Y también encendemos una lámpara y damos sabor a la vida cuando escuchamos la voz del corazón que nos invita a ser misericordiosos, y nos arremangamos y echamos una mano desinteresada a quien la está necesitando… Probablemente conocéis esta anécdota de Madre Teresa de Calcuta:

«Recuerdo que cuando llegamos a Australia fuimos a visitar a las personas más pobres para ayudar a sus familias. Fuimos a una pequeña casa donde vivía un hombre. Le pregunté si me dejaba limpiarle la casa, y me dijo: «No hace falta. Está bien así». Yo le respondí que estaría mejor si me permitiera limpiarla. Así comencé a limpiar y a lavar sus ropas. Luego vi en la habitación una lámpara grande llena de polvo y porquería.

Le pregunté: – ¿Enciende esta bonita lámpara?

– ¿Para qué? Nadie en muchos años ha venido a visitarme».

– ¿Encendería la lámpara si las hermanas comenzaran a visitarle?

-Sí.

Limpié la lámpara y las hermanas comenzaron a visitarle todas las tardes. Dos años después, yo me había olvidado completamente del episodio, pero él me mandó un mensaje: «Dile a mi amiga que la luz que ha encendido en mí brilla todavía».

Así podríamos ir pasando revista al resto de las Bienaventuranzas. No son «compromisos» ni «cosas» que tenemos que hacer para ser discípulos. Es al revés: los discípulos son aquellos que han descubierto y viven todo esto, y con su estilo de vida nos demuestran que las cosas pueden ser bien distintas.

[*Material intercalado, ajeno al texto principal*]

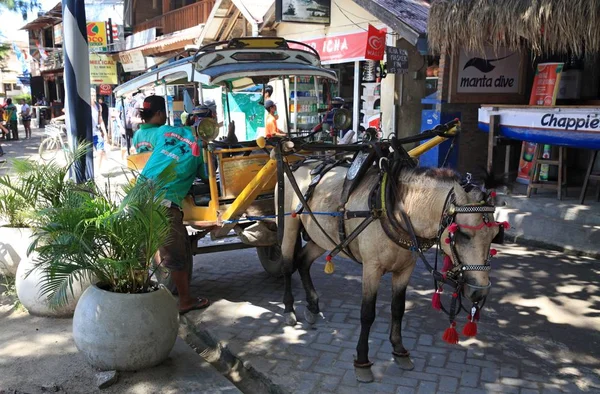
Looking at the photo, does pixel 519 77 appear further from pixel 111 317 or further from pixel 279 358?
pixel 111 317

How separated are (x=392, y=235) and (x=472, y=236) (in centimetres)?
62

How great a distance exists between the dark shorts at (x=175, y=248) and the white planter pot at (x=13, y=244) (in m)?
1.52

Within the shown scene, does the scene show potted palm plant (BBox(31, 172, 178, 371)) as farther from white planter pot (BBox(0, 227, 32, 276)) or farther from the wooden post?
the wooden post

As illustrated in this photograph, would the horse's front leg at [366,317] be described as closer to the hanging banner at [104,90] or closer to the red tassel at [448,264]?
the red tassel at [448,264]

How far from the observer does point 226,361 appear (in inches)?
171

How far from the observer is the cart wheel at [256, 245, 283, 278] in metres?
5.93

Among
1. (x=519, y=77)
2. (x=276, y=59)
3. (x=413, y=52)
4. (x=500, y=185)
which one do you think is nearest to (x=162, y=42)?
(x=413, y=52)

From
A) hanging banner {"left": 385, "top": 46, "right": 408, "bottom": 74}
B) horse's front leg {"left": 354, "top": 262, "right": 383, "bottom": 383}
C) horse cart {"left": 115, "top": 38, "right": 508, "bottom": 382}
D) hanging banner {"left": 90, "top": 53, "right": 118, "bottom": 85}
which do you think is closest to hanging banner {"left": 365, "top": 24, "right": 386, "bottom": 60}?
hanging banner {"left": 385, "top": 46, "right": 408, "bottom": 74}

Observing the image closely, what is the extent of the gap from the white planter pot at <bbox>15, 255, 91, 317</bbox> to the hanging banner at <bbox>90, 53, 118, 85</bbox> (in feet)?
39.6

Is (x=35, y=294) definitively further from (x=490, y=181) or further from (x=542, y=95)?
(x=542, y=95)

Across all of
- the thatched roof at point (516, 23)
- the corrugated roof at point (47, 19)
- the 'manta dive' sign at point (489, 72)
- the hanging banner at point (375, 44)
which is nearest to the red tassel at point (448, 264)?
the thatched roof at point (516, 23)

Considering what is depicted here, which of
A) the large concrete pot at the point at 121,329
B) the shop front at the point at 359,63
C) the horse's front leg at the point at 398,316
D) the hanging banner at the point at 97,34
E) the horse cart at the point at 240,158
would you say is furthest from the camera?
the hanging banner at the point at 97,34

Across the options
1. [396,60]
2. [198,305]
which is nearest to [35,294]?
[198,305]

¿Y qué tenemos que hacer para dar sabor o dispersar tinieblas con nuestra luz? Ser discípulos, estar conectados con Dios, meternos en medio del mundo con lo que somos y hacemos. Aunque me temo que muchos habitantes de esa Ciudad de la Luz que es la Iglesia (sobre todo esa inmensa «central eléctrica» que son los laicos) no han descubierto su capacidad de encenderse e iluminar: son bombillas, focos, velas, lámparas, que todavía no se han «conectado» realmente a quien es la Luz del mundo, porque en cuanto lo hicieran… se volverían personas luminosas: «Tu luz romperá como la aurora si partes tu pan con el hambriento, hospedas al que no tiene techo, vistes al que va desnudo y no ignoras las heridas de los que son hombres como tú, -hermanos tuyos-. Tú mismo te sentirás feliz, porque se curarán las heridas del corazón que tanto duelen: «te brotará la carne sana». (Primera lectura).

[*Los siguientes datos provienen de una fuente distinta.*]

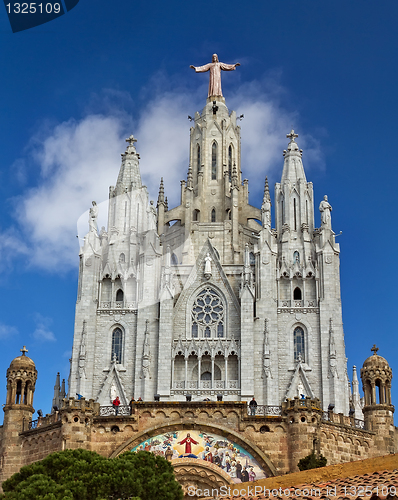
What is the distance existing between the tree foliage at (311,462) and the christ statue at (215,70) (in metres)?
44.1

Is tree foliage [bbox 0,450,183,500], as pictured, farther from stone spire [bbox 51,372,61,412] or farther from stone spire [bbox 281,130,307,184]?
stone spire [bbox 281,130,307,184]

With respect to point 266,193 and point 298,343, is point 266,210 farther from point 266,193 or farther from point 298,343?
point 298,343

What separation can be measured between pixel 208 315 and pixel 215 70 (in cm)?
2485

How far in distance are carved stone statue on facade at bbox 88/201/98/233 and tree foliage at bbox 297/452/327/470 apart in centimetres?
3164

Los discípulos de Jesús se distinguen sobre todo por eso: por la luz que dan, por el sabor que ponen en el mundo. Una luz que no es cegadora: es apenas una lámpara en medio de la oscuridad. Una sal que no puede echarse en grandes cantidades, porque lo muy salado se queda estéril, no hay quien se lo coma. Son pequeñas dosis, las justas. Es cuestión de «creer o no creer». Ser o no ser de Jesús. Lo haremos -como decía San Pablo- débiles y temblando de miedo; sin persuasiva sabiduría humana, sino en la manifestación y el poder del Espíritu, para que nuestra fe no se apoye en la sabiduría de los hombres, sino en el poder de Dios». (Segunda lectura).

No hace falta añadir más. ERES LUZ, ERES SAL, ERES LÁMPARA, ERES CIUDAD EN LO ALTO. Sé consciente, alégrate por ello y no renuncies a lo que eres. Enciende lámparas, da sabor a la vida de otros con lo que eres, con lo que tienes, con lo que haces, como puedas. Es cuestión de «creer o no creer», vivir el Evangelio o no vivirlo… Luz. <paz y Bien.